## TASK TO COMPLETE
Copy word for word, please, the lines of the entries below running from the one containing "Micromonas polaris (strain" to the one containing "For fluorescent microspheres, 0.5", both ends included.

## DATA SECTION
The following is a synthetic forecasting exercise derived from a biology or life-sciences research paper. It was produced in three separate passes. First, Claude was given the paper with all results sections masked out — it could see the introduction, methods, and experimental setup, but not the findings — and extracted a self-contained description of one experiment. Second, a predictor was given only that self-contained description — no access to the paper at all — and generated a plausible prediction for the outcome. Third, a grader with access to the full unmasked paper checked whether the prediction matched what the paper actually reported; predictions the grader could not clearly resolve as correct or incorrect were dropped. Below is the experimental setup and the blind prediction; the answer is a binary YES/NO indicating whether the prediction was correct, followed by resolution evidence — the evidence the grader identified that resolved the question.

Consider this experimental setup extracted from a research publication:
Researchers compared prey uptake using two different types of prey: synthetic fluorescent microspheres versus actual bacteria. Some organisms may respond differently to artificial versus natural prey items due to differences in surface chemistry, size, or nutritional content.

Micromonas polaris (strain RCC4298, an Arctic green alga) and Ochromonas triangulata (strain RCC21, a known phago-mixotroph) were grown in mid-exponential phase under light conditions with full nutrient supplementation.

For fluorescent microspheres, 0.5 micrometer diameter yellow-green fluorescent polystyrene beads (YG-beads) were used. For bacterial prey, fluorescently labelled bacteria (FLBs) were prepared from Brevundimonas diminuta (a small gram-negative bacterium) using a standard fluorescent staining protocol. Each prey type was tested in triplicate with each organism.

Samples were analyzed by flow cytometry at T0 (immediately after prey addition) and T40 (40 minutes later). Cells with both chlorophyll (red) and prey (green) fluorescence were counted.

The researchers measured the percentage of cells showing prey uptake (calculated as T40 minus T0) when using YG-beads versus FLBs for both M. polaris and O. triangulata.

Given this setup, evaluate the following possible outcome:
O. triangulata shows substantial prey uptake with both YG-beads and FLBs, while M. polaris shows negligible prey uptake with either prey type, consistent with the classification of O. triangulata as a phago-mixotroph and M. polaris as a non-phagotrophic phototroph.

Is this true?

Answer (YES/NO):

## RESULT OF THE EXERCISE
Micromonas polaris (strain RCC4298, an Arctic green alga) and Ochromonas triangulata (strain RCC21, a known phago-mixotroph) were grown in mid-exponential phase under light conditions with full nutrient supplementation.

For fluorescent microspheres, 0.5 micrometer diameter yellow-green fluorescent polystyrene beads (YG-beads) were used. For bacterial prey, fluorescently labelled bacteria (FLBs) were prepared from Brevundimonas diminuta (a small gram-negative bacterium) using a standard fluorescent staining protocol. Each prey type was tested in triplicate with each organism.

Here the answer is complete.